Bei allen Ausführungsbeispielen spielen sich bei einer Störung die Vorgänge entsprechend den oben beschriebenen ab, bis der Rotor beruhigt ist und die Berührung der Reibungsflächen wieder gelöst werden kann.

Eine weitere Ausführungsform ist in Fig. 4 dargestellt. Hier sind die Reibungsfläche 34 des nicht fixierten Ringes des Kugellagers und die zugehörige gegenüberliegende Reibungsfläche 36 konisch ausgebildet. Dadurch wird erreicht, daß sich der Rotor nach Beruhigung wieder in zentraler Lage befindet. Diese Variante kann entsprechend auf alle vorher beschriebenen Ausführungsformen angewandt werden.


Anspruch[de]
  1. Verfahren zum Betrieb eines Rotors (1) mit Magnetlagerung (3, 4, 6, 8), wobei diese mit einem Hilfslagersystem ausgestattet ist, bestehend aus Rotor- (10) und Statorbauteilen (12), versehen mit rotor- und statorseitigen Reibungsflächen (18, 20, 28, 30, 34, 36), die sich axial und radial gegenüberstehen und bei störungsbedingten Auslenkungen des Rotors einander berühren, dadurch gekennzeichnet, daß im Falle einer Störung, welche eine radiale Bewegung des Rotors verursacht, die axialen Reibungsflächen zur Berührung gebracht werden, so daß die störende radiale Bewegung des Rotors durch Reibung zwischen den axialen Reibungsflächen gedämpft und schließlich beseitigt wird.
  2. Verfahren nach Anspruch 1, dadurch gekennzeichnet, daß das Hilfslagersystem mindestens ein Kugellager mit einem fixierten (14, 24) und einem nicht fixierten Ring (16, 26) aufweist, wobei der nicht fixierte Ring mit der axialen Reibungsfläche (18, 30, 34) versehen ist, welche mit der dazugehörigen gegenüberstehenden Reibungsfläche (20, 28, 36) in Berührung gebracht wird.
  3. Verfahren nach Anspruch 2, dadurch gekennzeichnet, daß der fixierte Ring (14) des Kugellagers mit dem Rotor (1) und die dem nicht fixierten Ring gegenüberstehende Reibungsfläche (20) mit dem Stator (12) verbunden ist.
  4. Verfahren nach Anspruch 2, dadurch gekennzeichnet, daß der fixierte Ring (24) des Kugellagers mit dem Stator (12) und die dem nicht fixierten Ring gegenüber-stehende Reibungsfläche (28) mit dem Rotor (1) verbunden ist.

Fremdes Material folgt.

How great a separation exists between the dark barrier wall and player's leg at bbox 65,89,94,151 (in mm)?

  5. Verfahren nach einem dem vorangehenden Ansprüche, dadurch gekennzeichnet, daß die Magnetlagerung mindestens aus einem aktiv geregelten axialen Magnetlager (6,8) besteht und daß der Rotor (1) durch dieses in Richtung Stator (12) bewegt wird, bis sich die axialen Reibungsflächen (18, 20, 28, 30, 34, 36) des Hilfslagersystems berühren und mit einer definierten Kraft gegeneinander gedrückt werden.
  6. Verfahren nach einem der Ansprüche 1 ― 4, dadurch gekennzeichnet, daß der Stator (12) des Hilfslagersystems durch eine Antriebseinrichtung (32) in Richtung Rotor (1) bewegt wird, bis sich die axialen Reibungsflächen (18, 20, 28, 30, 34, 36) des Hilfslagersystems berühren und mit einer definierten Kraft gegeneinander gedrückt werden.
  7. Verfahren nach einem der vorangehenden Ansprüche, dadurch gekennzeichnet, daß die Berührung zwischen den axialen Reibungsflächen (18, 20, 28, 30, 34, 36) des Hilfslagersystems wieder gelöst wird, sobald die radialen Bewegungen des Rotors beseitigt sind.
  8. Verfahren nach einem der Ansprüche 1 ― 7, dadurch gekennzeichnet, daß die axialen Reibungsflächen (18, 20, 28, 30) senkrecht zur Rotorachse angeordnet sind.
  9. Verfahren nach einem der Ansprüche 1 ― 7, dadurch gekennzeichnet, daß die axialen Reibungsflächen (34, 36) konische Formen aufweisen.